Task brief -> Extend the article below about Johnson's legal cases, picking up after its last paragraph.

Salvati was found not guilty on all counts.

The government settled its lawsuit against the ambulance company for $5.4 million.  Terrence W. Dougherty, the company's president, was found guilty of mine counts of mail and Medicare fraud.  He was sentenced Dec. 15 to one year and one day in prison.

Johnson said one of the most interesting things about the case was that he favored what would typically be considered a "prosecutor's jury."

"We left on politically and personally conservative people because we thought they would be offended by the bureaucratic inefficiency and arrogance, not of the prosecutors, but of the way the federal government implements and administers the Medicare program," he said.  The most unusual aspect of the case was certainly the makeup of the jury.

"It's a disaster to hear what goes on in the program and the arbitrariness that occurs such as high school graduates second-guessing doctors," Johnson said.

"Prosecutors have a responsibility to scrutinize these cases carefully and make sure the immense resources of the government are not misdirected," he said.

To that end, Johnson described a "very satisfying" case he handled this year for a county couple who were being sued by their wealthy landlord for property damages.  When he looked into it, he began to feel the landlord was "strong-arming" the couple.  The firm was able to get the other side to drop the case just by filing some aggressive discovery requests.

Slander Case

Johnson made a splash this year with a case in which a doctor sued another doctor for slander three years after the defamatory statements were made.  The plaintiff doctor had only discovered the remarks after he read a patient's deposition in an unrelated medical malpractice case.

The Missouri Court of Appeals' Eastern District disagreed with the defendant doctor that the two-year defamation statute of limitations applied to bar the claim. The court then reversed the judgment of the trial court.  The case was Kennedy, et al. v. Bailey, et al.

The Eastern District opined that because the doctor was not aware that he had suffered a legal wrong until he read the deposition, the statute was tolled.

"Tm not sure if the decision expanded Plaintiff's rights as much as it clarified them," said Johnson.  "Slander and defamation are difficult areas of the law, and very few cases survive appellate scrutiny, so we're very happy this one did."

Supplied material ->
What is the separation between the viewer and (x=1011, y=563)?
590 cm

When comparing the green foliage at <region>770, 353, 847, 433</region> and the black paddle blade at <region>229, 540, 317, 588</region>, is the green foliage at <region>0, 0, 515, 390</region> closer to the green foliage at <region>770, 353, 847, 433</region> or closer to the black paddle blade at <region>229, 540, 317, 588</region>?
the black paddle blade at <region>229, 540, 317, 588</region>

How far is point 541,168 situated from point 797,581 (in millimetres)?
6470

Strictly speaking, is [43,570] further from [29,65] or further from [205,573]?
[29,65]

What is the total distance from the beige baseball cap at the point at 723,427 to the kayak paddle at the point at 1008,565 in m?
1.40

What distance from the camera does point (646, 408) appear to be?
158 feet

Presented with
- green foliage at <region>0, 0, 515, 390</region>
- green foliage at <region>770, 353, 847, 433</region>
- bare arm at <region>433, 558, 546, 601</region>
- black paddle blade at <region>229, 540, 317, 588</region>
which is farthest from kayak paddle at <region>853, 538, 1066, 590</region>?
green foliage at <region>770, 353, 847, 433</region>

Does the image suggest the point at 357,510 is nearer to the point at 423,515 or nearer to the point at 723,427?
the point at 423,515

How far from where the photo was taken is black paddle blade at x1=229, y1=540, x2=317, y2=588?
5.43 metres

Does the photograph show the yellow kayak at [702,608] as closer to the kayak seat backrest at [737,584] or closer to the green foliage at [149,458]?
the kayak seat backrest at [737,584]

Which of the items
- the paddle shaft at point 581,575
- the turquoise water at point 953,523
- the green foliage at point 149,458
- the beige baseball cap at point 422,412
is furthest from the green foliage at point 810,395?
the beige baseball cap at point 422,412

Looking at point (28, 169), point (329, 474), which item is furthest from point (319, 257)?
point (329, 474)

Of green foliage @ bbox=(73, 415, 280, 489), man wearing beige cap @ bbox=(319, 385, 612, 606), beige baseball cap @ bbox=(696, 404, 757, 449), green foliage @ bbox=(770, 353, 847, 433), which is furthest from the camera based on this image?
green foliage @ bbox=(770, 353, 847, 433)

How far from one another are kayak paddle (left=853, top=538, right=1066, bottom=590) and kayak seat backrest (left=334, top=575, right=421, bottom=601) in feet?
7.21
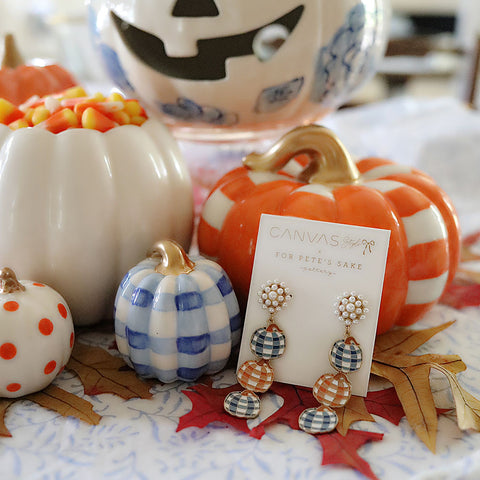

Task result ->
He noted that the result was fair because it is common in defamation cases for time to elapse before the plaintiff finds out what was said about him or her.

Life After Prosecuting

Johnson spent eight years working as an assistant Prosecuting attorney under George "Buzz" Westfall.  He said it has been "interesting, fun and fulfilling to see the other side".

"As a prosecutor, you can tend to develop a cynical view of life.  My practice now allows me to be more flexible and open-minded," he said.

Johnson said that 90 percent of his caseload is civil but added that he recently took on his first defense of a murder case.  He is representing Gregory Bowman, whom he says was wrongly convicted of murdering two woman 21 years ago.  He filed an appeal seeking a new trial in St. Clair County, Ill., Circuit Court on the basis of newly discovered evidence.

The case is currently under consideration by a St. Clair County judge.  Johnson claimed that new evidence shows that Bowman was tricked by a sheriff into making incriminating statements.

"This is the kind of case that can define you in a way that you don't want to be defined, but I took it on because I believed in it," he said.

Johnson, who has one associate and one attorney working as of counsel, said one of his biggest challenges these days is expanding his staff.  He predicts he may have four or five attorneys working with him in the next year or so.

"It's a challenge and a thrill to teach younger attorneys because when you're used to working hands on, it can be hard to step back and learn how to manage others and help them develop their skills," he said.